J Head Trauma Rehabil. 2021 Feb 22. doi: 10.1097/HTR.0000000000000657. Online ahead of print.

ABSTRACT

OBJECTIVE: To examine racial/ethnic disparities in community participation among veterans and active duty service members with traumatic brain injury (TBI).

SETTING: Five Department of Veterans Affairs (VA) TBI Model Systems (TBIMS) Polytrauma Rehabilitation Centers (PRCs). Participants: Three hundred forty-two community-dwelling adults (251 White, 34 Black, and 57 Hispanic) with TBI enrolled in the VA TBIMS National Database who completed a 1-year follow-up interview.

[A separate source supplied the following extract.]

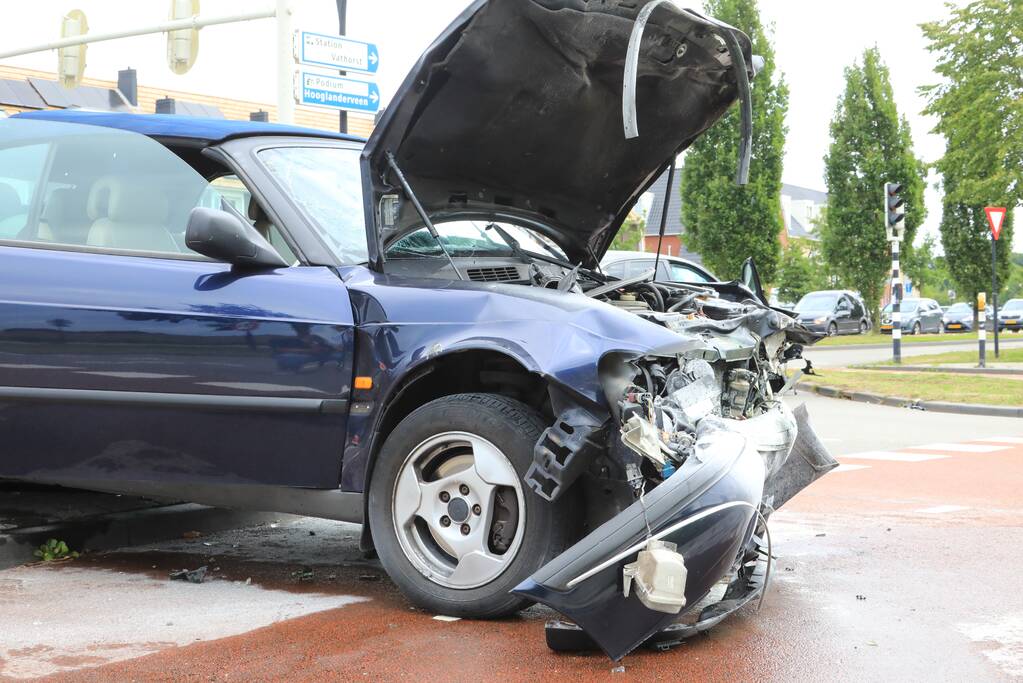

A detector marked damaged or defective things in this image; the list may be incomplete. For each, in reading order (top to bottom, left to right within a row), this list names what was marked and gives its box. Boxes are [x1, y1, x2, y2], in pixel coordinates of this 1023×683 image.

blue crashed car [0, 0, 830, 662]
detached bumper [515, 404, 834, 662]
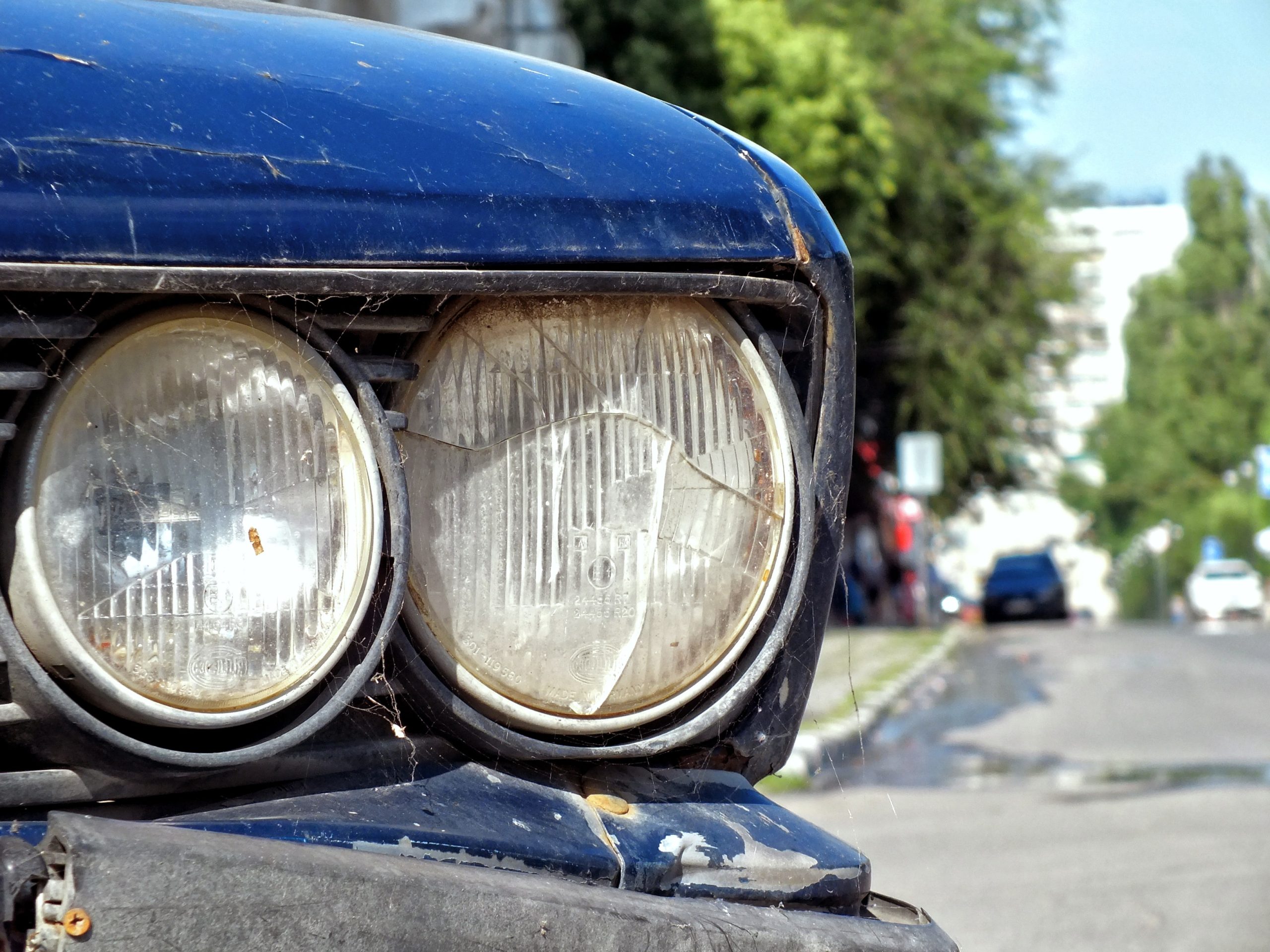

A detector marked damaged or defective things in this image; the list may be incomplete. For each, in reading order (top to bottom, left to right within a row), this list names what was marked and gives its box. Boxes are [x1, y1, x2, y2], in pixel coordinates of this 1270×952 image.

Mean age was 38.6 years (range, 19-84 years).

DESIGN: Cross-sectional analysis of a prospective observational cohort study. Main Measures: Community participation at 1 year postinjury assessed by 3 domains of the Participation Assessment with Recombined Tools-Objective (PART-O): Out & About, Productivity, and Social Relations.

RESULTS: Significant differences were observed among race/ethnicity groups in PART-O Productivity and Out & About domains without controlling for relevant participant characteristics; Productivity scores were significantly higher for non-Hispanic Black than for non-Hispanic White participants (t = 2.40, P = .0169). Out & About scores were significantly higher for Hispanic than for non-Hispanic White participants (t = 2.79, P = .0056). However, after controlling for demographic, injury severity, and 1-year follow-up characteristics, only differences in the Out & About domain remained statistically significant (t = 2.62, P = .0094), with scores being significantly higher for Hispanics than for non-Hispanic Whites.

CONCLUSIONS: The results, which differ from findings from studies conducted in non-VA healthcare settings where there are greater racial/ethnic disparities in participation outcomes, could reflect differences between military and civilian samples that may reduce disparities.